**The problem:**
In the lines of the data starting at the line containing "In the photo, of" and ending at the end of the data, substitute "closest" for "nearest" and reproduce only those lines, leaving everything else unchanged.

**Dataset excerpts:**
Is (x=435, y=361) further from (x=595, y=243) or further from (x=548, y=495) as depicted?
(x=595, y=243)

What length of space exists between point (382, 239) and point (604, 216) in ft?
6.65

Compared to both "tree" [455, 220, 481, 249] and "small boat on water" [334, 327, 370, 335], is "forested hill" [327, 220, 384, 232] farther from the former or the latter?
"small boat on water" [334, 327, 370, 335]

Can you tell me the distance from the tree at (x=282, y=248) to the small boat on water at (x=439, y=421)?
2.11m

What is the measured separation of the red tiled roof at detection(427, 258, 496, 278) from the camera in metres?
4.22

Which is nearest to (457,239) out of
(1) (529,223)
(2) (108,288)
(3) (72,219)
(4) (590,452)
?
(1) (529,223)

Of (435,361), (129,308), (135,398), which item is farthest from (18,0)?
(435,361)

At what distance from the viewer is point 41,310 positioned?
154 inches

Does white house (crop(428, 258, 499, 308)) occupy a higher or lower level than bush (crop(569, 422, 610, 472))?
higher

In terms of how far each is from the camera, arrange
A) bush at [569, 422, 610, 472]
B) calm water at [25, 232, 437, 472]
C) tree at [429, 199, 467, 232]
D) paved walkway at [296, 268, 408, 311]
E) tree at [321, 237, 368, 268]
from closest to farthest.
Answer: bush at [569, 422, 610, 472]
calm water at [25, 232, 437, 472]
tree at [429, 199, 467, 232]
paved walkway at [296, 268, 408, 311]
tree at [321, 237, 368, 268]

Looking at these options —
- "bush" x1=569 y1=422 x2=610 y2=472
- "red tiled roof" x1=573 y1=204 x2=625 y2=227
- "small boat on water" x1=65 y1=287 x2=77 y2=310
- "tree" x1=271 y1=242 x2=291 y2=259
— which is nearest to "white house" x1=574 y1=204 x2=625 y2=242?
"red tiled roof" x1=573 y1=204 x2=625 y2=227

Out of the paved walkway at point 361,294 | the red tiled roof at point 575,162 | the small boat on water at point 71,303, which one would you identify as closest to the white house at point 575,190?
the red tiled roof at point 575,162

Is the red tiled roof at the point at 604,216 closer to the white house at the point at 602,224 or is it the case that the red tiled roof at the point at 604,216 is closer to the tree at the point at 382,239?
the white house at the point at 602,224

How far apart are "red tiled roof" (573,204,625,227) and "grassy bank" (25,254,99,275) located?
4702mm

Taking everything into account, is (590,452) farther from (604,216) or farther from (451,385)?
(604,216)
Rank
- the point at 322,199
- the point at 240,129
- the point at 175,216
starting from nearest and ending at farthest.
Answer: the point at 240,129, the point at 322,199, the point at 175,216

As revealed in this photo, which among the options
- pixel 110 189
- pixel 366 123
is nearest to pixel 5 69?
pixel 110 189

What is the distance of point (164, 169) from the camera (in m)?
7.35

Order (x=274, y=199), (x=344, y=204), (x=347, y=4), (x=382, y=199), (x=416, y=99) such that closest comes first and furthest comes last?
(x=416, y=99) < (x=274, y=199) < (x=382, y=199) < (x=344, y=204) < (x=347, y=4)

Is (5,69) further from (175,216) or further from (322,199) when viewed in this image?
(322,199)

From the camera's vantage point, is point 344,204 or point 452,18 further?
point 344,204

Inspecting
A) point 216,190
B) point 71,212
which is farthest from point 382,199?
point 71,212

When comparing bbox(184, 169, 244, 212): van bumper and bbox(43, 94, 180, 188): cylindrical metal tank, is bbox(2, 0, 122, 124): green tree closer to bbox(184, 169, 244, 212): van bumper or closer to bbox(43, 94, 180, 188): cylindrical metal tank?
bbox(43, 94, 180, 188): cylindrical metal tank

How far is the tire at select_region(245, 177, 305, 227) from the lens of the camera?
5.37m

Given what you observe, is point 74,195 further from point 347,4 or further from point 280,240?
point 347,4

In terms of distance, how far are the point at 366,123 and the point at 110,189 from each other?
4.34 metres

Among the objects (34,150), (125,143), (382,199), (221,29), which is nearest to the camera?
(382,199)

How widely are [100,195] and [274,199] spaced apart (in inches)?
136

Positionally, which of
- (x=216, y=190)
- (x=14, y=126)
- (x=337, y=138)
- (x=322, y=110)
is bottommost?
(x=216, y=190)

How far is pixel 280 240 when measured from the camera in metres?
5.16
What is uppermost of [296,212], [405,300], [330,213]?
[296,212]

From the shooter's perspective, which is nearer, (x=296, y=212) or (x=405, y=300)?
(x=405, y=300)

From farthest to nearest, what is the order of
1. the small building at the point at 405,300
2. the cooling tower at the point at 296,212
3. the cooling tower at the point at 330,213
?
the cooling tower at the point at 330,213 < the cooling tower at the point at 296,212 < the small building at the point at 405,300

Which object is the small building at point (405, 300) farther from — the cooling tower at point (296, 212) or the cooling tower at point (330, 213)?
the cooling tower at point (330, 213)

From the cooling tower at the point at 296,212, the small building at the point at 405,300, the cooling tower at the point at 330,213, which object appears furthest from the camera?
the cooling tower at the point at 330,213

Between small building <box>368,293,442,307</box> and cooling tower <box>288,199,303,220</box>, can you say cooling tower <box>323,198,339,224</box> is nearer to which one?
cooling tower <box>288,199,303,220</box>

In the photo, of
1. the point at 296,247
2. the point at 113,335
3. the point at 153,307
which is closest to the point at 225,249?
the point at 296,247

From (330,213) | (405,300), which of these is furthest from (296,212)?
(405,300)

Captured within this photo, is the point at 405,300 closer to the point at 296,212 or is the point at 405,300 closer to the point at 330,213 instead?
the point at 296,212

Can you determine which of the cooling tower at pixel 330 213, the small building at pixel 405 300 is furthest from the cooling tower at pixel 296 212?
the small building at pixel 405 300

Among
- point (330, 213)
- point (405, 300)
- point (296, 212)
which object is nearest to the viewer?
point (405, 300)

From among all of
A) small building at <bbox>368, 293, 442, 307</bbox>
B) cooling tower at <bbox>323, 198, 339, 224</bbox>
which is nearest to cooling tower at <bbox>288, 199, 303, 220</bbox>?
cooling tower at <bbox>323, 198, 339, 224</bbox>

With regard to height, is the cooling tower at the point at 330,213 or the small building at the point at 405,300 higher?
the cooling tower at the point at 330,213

**Exercise response:**
In the photo, of
1. the point at 296,247
2. the point at 113,335
3. the point at 153,307
which is closest to the point at 225,249?
the point at 296,247

From (330,213) | (405,300), which of these is furthest from (296,212)?
(405,300)

Captured within this photo, is the point at 405,300 closer to the point at 296,212 or is the point at 405,300 closer to the point at 330,213 instead?
the point at 296,212

Can you determine which of the cooling tower at pixel 330 213, the small building at pixel 405 300 is furthest from the cooling tower at pixel 296 212?
the small building at pixel 405 300

Among
- point (330, 213)
- point (405, 300)
- point (296, 212)
which object is closest to the viewer?
point (405, 300)

From among all of
A) small building at <bbox>368, 293, 442, 307</bbox>
B) cooling tower at <bbox>323, 198, 339, 224</bbox>
which is closest to cooling tower at <bbox>288, 199, 303, 220</bbox>?
cooling tower at <bbox>323, 198, 339, 224</bbox>

With regard to height, is the cooling tower at the point at 330,213 or the small building at the point at 405,300 higher?
the cooling tower at the point at 330,213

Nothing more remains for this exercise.